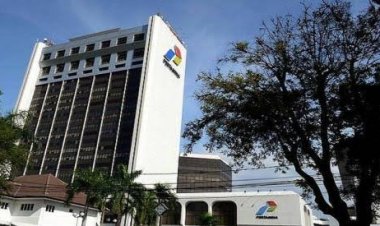 261 Loker Pertamina Group Dibuka hingga 29 Agustus, Cek di Sini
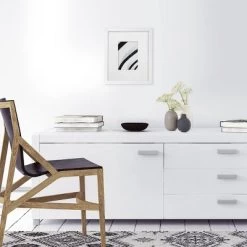 10" X 12" Matted To 5" X 7" Thin Gallery Frame - Room Essentials™ -Wall Charm Deals Store GUEST dc76333b f951 4e9b 81d3 fb8751fe9fc6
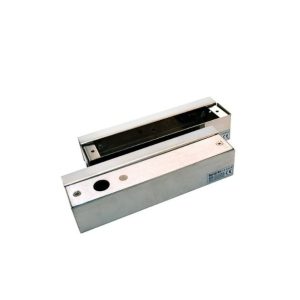 Bộ gá cửa kính inox Vilock B200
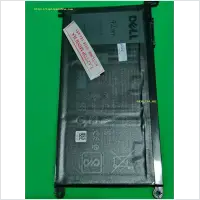 Pin laptop Dell Inspiron 3482 Zin, Pin Dell Inspiron 3482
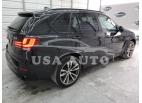 BMW X5 XDRIVE5 2017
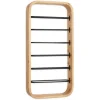 Wall Storage-Kirkland's Home Marlow Wall Wine Rack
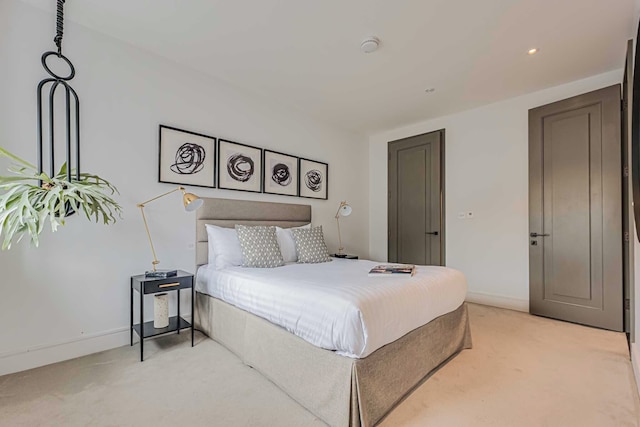 ウェストミンスター アパートメンツ by D'montrio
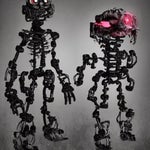 FNAF remix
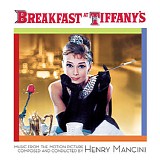 Henry Mancini - Breakfast At Tiffany's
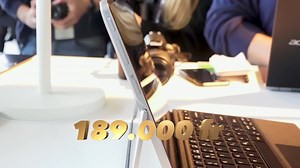 ACER SWITCH SA5-271p CORE I5 6th GENERATION , QUASI NEUF IMPORTÉ EN TRÈS BON ÉTAT.(99.9%) #PRIX: 189.000F Au lieu de 259.000F❤️‍ ✅Intel core i5 ✅8 Go Ram ✅256 gb SSD ✅Écran 10 Pouces (tactile 珞 et détachable) ✅Windows 10 ✅Office 2016 ⛔️ Livraison Gratuite à Abidjan Ports USB, VGA, wifi,… Bluetooth, #Contact :  07 57 59 05 27 (WhatsApp) ⏯️ https://bita-ci.com | Bita.ci | Facebook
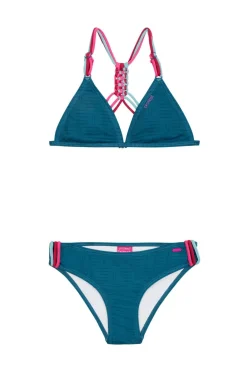 Protest Bikini Fimke 24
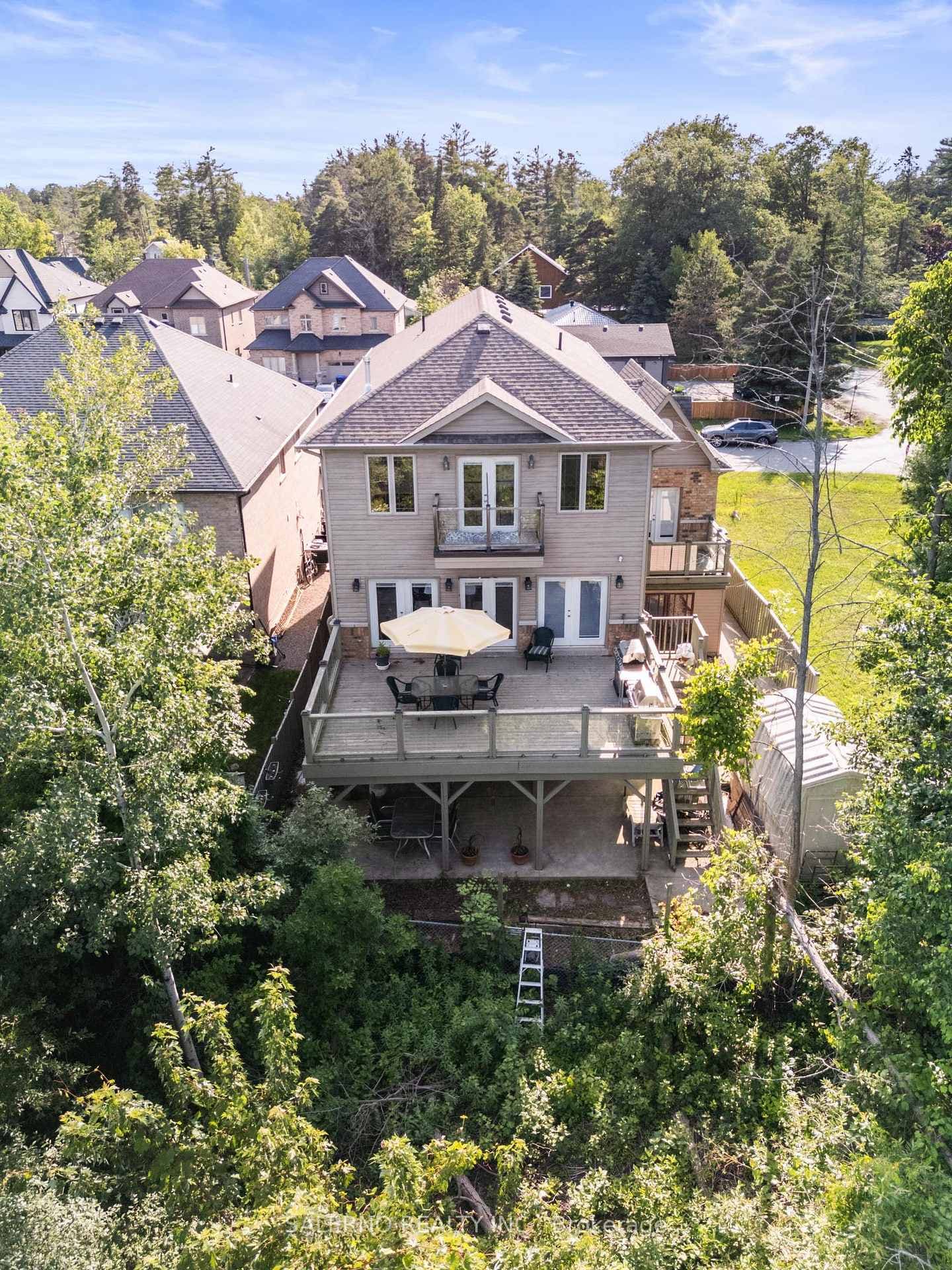 645 Park Road photo 43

####

=== Work task ===
Only the pictures stay behind; everything else in the data above is to be retyped exactly.

=== Answer space ===
 261 Loker Pertamina Group Dibuka hingga 29 Agustus, Cek di Sini
 10" X 12" Matted To 5" X 7" Thin Gallery Frame - Room Essentials™ -Wall Charm Deals Store GUEST dc76333b f951 4e9b 81d3 fb8751fe9fc6
 Bộ gá cửa kính inox Vilock B200
 Pin laptop Dell Inspiron 3482 Zin, Pin Dell Inspiron 3482
 BMW X5 XDRIVE5 2017
 Wall Storage-Kirkland's Home Marlow Wall Wine Rack
 ウェストミンスター アパートメンツ by D'montrio
 FNAF remix
 Henry Mancini - Breakfast At Tiffany's
 ACER SWITCH SA5-271p CORE I5 6th GENERATION , QUASI NEUF IMPORTÉ EN TRÈS BON ÉTAT.(99.9%) #PRIX: 189.000F Au lieu de 259.000F❤️‍ ✅Intel core i5 ✅8 Go Ram ✅256 gb SSD ✅Écran 10 Pouces (tactile 珞 et détachable) ✅Windows 10 ✅Office 2016 ⛔️ Livraison Gratuite à Abidjan Ports USB, VGA, wifi,… Bluetooth, #Contact :  07 57 59 05 27 (WhatsApp) ⏯️ https://bita-ci.com | Bita.ci | Facebook
 Protest Bikini Fimke 24
 645 Park Road photo 43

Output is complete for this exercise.